PROVIDED RECORDS:
■ ■ ■ ■ ■ ■ ■
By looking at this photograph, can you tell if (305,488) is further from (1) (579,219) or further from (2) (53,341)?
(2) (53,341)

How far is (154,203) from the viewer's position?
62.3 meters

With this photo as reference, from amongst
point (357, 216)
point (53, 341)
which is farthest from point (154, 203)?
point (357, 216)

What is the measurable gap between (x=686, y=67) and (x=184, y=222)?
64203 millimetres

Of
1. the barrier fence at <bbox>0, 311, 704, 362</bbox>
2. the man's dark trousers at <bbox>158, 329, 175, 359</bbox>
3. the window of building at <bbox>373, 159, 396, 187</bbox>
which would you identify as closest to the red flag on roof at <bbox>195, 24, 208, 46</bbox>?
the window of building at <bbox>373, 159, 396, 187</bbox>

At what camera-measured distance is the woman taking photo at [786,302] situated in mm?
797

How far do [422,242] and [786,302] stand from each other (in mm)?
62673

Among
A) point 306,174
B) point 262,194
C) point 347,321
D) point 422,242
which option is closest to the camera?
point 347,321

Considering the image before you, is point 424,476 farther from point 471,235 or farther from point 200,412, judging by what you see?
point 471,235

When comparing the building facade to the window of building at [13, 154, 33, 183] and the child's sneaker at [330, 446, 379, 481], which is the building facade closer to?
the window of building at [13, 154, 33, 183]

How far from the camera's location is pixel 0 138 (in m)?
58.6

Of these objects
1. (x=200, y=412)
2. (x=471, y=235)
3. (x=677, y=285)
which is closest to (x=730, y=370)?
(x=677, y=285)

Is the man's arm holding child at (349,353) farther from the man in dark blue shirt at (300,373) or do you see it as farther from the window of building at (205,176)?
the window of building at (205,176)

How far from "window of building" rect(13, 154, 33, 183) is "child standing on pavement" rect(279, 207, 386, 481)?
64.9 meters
■ ■ ■ ■ ■ ■ ■
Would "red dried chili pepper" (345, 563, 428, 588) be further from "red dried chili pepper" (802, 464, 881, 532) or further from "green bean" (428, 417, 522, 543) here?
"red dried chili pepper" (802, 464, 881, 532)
■ ■ ■ ■ ■ ■ ■
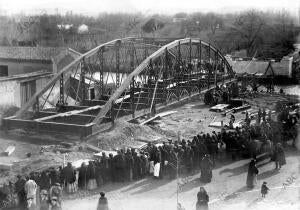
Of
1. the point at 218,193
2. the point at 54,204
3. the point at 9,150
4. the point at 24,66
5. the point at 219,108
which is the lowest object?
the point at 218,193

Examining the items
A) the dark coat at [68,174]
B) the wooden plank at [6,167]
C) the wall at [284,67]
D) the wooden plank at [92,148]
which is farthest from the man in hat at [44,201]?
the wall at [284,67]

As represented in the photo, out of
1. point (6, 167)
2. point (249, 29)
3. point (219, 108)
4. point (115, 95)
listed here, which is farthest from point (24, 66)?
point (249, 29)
■ ■ ■ ■ ■ ■ ■
GIVEN TASK: Reproduce only the items from the line with "When comparing the" up to and including the line with "64.9 meters", substituting "storefront" for "building facade" and leaving everything else unchanged.

WRITTEN REPLY:
When comparing the storefront to the window of building at [13, 154, 33, 183] and the child's sneaker at [330, 446, 379, 481], which is the storefront closer to?
the window of building at [13, 154, 33, 183]

How far from the camera's location is pixel 0 138 (in m)?
58.6

Of these objects
1. (x=200, y=412)
2. (x=471, y=235)
3. (x=677, y=285)
which is closest to (x=730, y=370)?
(x=677, y=285)

Is the man's arm holding child at (349,353) farther from the man in dark blue shirt at (300,373) or do you see it as farther from the window of building at (205,176)?
the window of building at (205,176)

How far from "window of building" rect(13, 154, 33, 183) is "child standing on pavement" rect(279, 207, 386, 481)?
64.9 meters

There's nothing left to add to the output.